Retype each record below word for word. Leave the pictures out.

+++ Record set

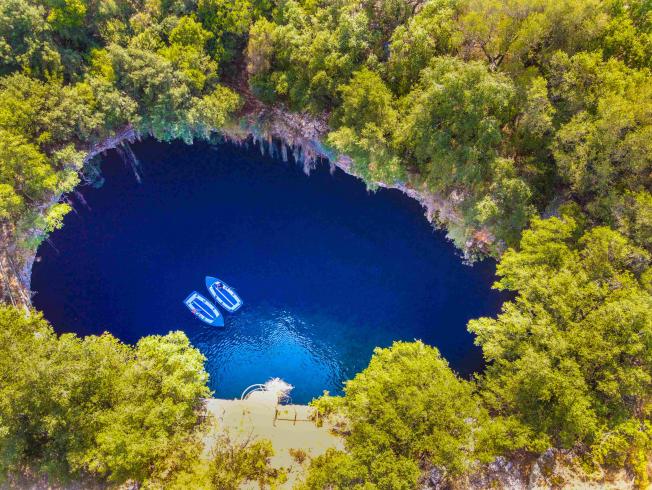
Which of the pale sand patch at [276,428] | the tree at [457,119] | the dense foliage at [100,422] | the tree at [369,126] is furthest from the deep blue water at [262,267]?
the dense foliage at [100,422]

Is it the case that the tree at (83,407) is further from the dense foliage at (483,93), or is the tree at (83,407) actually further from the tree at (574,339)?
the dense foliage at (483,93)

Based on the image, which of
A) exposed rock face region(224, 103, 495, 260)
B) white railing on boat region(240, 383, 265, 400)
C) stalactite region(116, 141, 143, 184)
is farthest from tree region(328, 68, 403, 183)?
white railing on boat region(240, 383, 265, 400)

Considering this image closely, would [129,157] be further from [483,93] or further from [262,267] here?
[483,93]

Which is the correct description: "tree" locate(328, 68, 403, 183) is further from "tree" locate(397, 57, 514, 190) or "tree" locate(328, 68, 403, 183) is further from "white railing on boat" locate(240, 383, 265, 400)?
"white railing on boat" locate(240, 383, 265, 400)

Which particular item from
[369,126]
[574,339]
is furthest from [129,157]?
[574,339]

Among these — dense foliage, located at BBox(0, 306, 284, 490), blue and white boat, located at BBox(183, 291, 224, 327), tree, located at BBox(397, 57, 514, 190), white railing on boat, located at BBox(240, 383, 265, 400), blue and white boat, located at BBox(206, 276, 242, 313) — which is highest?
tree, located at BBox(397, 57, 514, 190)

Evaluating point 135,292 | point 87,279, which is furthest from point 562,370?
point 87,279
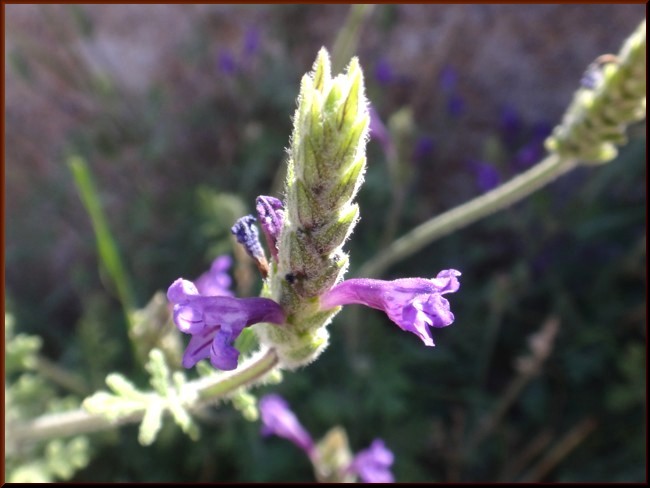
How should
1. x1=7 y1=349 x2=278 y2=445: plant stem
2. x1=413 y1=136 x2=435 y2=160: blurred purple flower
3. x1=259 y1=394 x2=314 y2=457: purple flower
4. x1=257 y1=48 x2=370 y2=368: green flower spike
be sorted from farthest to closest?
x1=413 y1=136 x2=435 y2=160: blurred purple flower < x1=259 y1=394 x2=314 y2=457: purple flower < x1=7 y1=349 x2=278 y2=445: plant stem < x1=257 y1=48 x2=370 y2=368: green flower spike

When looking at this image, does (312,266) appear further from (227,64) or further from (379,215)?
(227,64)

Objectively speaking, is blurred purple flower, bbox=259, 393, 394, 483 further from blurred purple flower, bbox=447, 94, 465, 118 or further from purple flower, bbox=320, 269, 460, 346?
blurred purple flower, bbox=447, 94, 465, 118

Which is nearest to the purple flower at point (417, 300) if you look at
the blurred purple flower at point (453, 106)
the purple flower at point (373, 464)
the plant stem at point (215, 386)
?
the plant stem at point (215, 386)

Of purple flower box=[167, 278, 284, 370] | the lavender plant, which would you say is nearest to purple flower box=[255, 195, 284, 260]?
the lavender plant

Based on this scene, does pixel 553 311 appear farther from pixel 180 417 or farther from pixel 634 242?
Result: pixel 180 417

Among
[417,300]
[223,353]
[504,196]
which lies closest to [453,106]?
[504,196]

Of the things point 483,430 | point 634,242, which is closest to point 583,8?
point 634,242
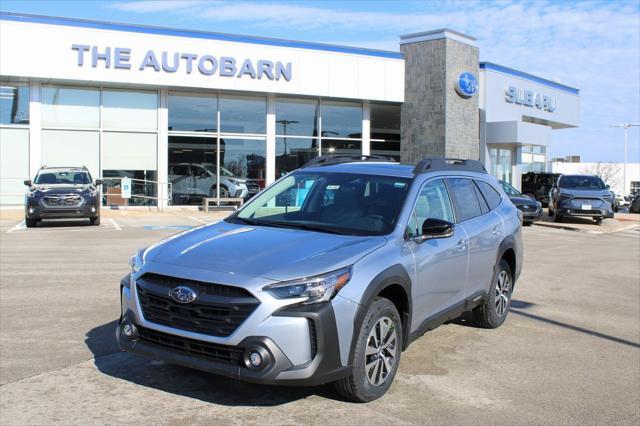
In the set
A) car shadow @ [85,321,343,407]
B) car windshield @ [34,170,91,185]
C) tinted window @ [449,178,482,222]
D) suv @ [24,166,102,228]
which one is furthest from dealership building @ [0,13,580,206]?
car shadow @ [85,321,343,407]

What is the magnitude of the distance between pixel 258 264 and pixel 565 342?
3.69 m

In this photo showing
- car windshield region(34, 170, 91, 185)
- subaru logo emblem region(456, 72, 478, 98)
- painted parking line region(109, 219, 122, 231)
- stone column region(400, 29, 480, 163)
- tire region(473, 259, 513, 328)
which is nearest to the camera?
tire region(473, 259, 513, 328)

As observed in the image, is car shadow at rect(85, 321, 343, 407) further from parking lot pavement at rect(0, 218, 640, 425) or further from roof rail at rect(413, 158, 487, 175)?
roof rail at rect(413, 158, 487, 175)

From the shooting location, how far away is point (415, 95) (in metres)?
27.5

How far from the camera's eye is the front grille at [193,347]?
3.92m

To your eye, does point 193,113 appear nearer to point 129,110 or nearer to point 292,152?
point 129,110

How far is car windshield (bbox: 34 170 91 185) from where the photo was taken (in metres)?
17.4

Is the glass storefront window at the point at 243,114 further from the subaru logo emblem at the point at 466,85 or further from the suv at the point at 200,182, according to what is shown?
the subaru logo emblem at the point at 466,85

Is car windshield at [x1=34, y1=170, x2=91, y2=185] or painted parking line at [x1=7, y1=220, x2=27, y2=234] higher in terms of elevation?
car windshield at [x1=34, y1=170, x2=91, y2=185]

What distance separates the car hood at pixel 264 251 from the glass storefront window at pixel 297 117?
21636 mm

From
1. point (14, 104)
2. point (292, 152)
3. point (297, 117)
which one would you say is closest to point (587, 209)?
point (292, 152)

++++++

Answer to the task:
Which of the pale sand patch at [276,428] | the tree at [457,119] | the dense foliage at [100,422] | the tree at [369,126] is furthest from the deep blue water at [262,267]?
the dense foliage at [100,422]

Is it the case that the tree at (83,407) is further from the dense foliage at (483,93), or is the tree at (83,407) actually further from the tree at (574,339)?
the dense foliage at (483,93)

Based on the image, which of
A) exposed rock face region(224, 103, 495, 260)
B) white railing on boat region(240, 383, 265, 400)
C) stalactite region(116, 141, 143, 184)
is farthest from tree region(328, 68, 403, 183)?
white railing on boat region(240, 383, 265, 400)

Considering this image closely, would [129,157] be further from [483,93] or further from [262,267] here?
[483,93]

Which is the correct description: "tree" locate(328, 68, 403, 183) is further from "tree" locate(397, 57, 514, 190) or "tree" locate(328, 68, 403, 183) is further from "white railing on boat" locate(240, 383, 265, 400)?
"white railing on boat" locate(240, 383, 265, 400)

Which particular item from
[369,126]
[574,339]
is furthest from [129,157]?
[574,339]

Among these — dense foliage, located at BBox(0, 306, 284, 490), blue and white boat, located at BBox(183, 291, 224, 327), tree, located at BBox(397, 57, 514, 190), white railing on boat, located at BBox(240, 383, 265, 400), blue and white boat, located at BBox(206, 276, 242, 313) — which is highest?
tree, located at BBox(397, 57, 514, 190)

Evaluating point 135,292 | point 87,279, which is furthest from point 562,370?
point 87,279
How should
1. x1=7 y1=349 x2=278 y2=445: plant stem
2. x1=413 y1=136 x2=435 y2=160: blurred purple flower
3. x1=259 y1=394 x2=314 y2=457: purple flower
4. x1=257 y1=48 x2=370 y2=368: green flower spike
be sorted from farthest to closest?
x1=413 y1=136 x2=435 y2=160: blurred purple flower < x1=259 y1=394 x2=314 y2=457: purple flower < x1=7 y1=349 x2=278 y2=445: plant stem < x1=257 y1=48 x2=370 y2=368: green flower spike

When looking at this image, does (312,266) appear further from (227,64) or further from (379,215)?
(227,64)

Objectively speaking, is blurred purple flower, bbox=259, 393, 394, 483 further from blurred purple flower, bbox=447, 94, 465, 118 or further from purple flower, bbox=320, 269, 460, 346?
blurred purple flower, bbox=447, 94, 465, 118

Which is nearest to the purple flower at point (417, 300) if you look at
the blurred purple flower at point (453, 106)
the purple flower at point (373, 464)
the plant stem at point (215, 386)
?
the plant stem at point (215, 386)

Of purple flower box=[167, 278, 284, 370] | the lavender plant, which would you say is nearest to purple flower box=[255, 195, 284, 260]?
the lavender plant

Based on this scene, does pixel 553 311 appear farther from pixel 180 417 or farther from pixel 634 242?
Result: pixel 180 417

Among
[417,300]
[223,353]
[504,196]
which lies closest to [453,106]?
[504,196]

Of the things point 483,430 | point 634,242, which is closest to point 583,8?
point 634,242
In the set
A) car shadow @ [85,321,343,407]
B) car windshield @ [34,170,91,185]
C) tinted window @ [449,178,482,222]
D) suv @ [24,166,102,228]
which one is furthest from dealership building @ [0,13,580,206]?
car shadow @ [85,321,343,407]

What is the magnitude of the distance between pixel 258 264 and pixel 565 342?
3.69 m

In this photo showing
- car windshield region(34, 170, 91, 185)
- subaru logo emblem region(456, 72, 478, 98)
- painted parking line region(109, 219, 122, 231)
- stone column region(400, 29, 480, 163)
- tire region(473, 259, 513, 328)
which is nearest to the camera?
tire region(473, 259, 513, 328)

As observed in the image, is car shadow at rect(85, 321, 343, 407) further from parking lot pavement at rect(0, 218, 640, 425) or further from roof rail at rect(413, 158, 487, 175)?
roof rail at rect(413, 158, 487, 175)

From the shooting location, how far away is point (415, 95) (in metres)?
27.5

How far from the camera's eye is the front grille at [193,347]?
3.92m

To your eye, does point 193,113 appear nearer to point 129,110 or nearer to point 292,152?
point 129,110

How far is car windshield (bbox: 34 170 91 185) from where the photo was taken (in metres)?
17.4

Is the glass storefront window at the point at 243,114 further from the subaru logo emblem at the point at 466,85 or further from the suv at the point at 200,182, according to what is shown?
the subaru logo emblem at the point at 466,85

Is car windshield at [x1=34, y1=170, x2=91, y2=185] or painted parking line at [x1=7, y1=220, x2=27, y2=234] higher in terms of elevation?
car windshield at [x1=34, y1=170, x2=91, y2=185]

What distance separates the car hood at pixel 264 251 from the glass storefront window at pixel 297 117?
21636 mm

From
1. point (14, 104)
2. point (292, 152)
3. point (297, 117)
which one would you say is closest to point (587, 209)?
point (292, 152)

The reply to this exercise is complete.